***** Dataset entries
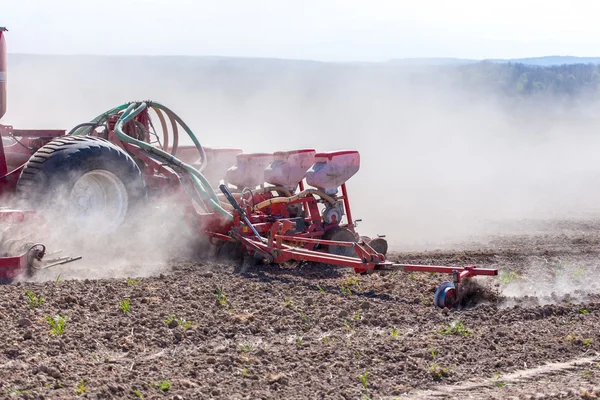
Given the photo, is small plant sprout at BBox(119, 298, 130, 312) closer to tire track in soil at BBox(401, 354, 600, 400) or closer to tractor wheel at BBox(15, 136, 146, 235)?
tractor wheel at BBox(15, 136, 146, 235)

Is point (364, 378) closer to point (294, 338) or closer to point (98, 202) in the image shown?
point (294, 338)

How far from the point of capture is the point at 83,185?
9.15 m

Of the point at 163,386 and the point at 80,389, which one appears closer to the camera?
the point at 80,389

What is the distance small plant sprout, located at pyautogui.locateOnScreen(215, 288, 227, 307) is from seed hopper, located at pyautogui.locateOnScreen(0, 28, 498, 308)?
115cm

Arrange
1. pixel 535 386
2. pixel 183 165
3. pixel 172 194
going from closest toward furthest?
pixel 535 386, pixel 172 194, pixel 183 165

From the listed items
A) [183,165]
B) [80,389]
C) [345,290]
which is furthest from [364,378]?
[183,165]

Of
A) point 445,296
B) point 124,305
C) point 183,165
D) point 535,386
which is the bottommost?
point 535,386

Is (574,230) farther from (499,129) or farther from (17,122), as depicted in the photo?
(499,129)

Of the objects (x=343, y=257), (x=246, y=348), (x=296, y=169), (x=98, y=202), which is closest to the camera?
(x=246, y=348)

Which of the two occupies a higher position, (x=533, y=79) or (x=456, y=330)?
(x=533, y=79)

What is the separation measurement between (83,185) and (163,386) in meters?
4.51

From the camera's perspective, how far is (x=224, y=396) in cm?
502

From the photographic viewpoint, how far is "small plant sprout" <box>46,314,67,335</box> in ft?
20.0

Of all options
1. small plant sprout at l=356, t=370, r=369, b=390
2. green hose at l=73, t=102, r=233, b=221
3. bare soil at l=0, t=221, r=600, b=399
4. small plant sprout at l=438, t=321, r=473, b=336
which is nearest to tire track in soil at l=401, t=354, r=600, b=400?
bare soil at l=0, t=221, r=600, b=399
**********
Your task: Could you echo back, word for word, every line from the one containing "Is (574,230) farther" through the final line, inclusive?

Response:
Is (574,230) farther from (499,129) or farther from (17,122), as depicted in the photo?
(499,129)

Of the objects (x=343, y=257), (x=246, y=348), (x=296, y=169), (x=98, y=202), which is closest to the camera?
(x=246, y=348)

Which of the two occupies a higher position, (x=533, y=79) or (x=456, y=330)?
(x=533, y=79)

What is the separation measurement between (83,185) and (163,386) in meters?
4.51

From the camera's perspective, how far is (x=224, y=396) in cm?
502

From the photographic viewpoint, how far is "small plant sprout" <box>46,314,67,335</box> in ft?
20.0

Of all options
1. small plant sprout at l=356, t=370, r=369, b=390
2. green hose at l=73, t=102, r=233, b=221
3. bare soil at l=0, t=221, r=600, b=399
4. small plant sprout at l=438, t=321, r=473, b=336
which is nearest to tire track in soil at l=401, t=354, r=600, b=400?
bare soil at l=0, t=221, r=600, b=399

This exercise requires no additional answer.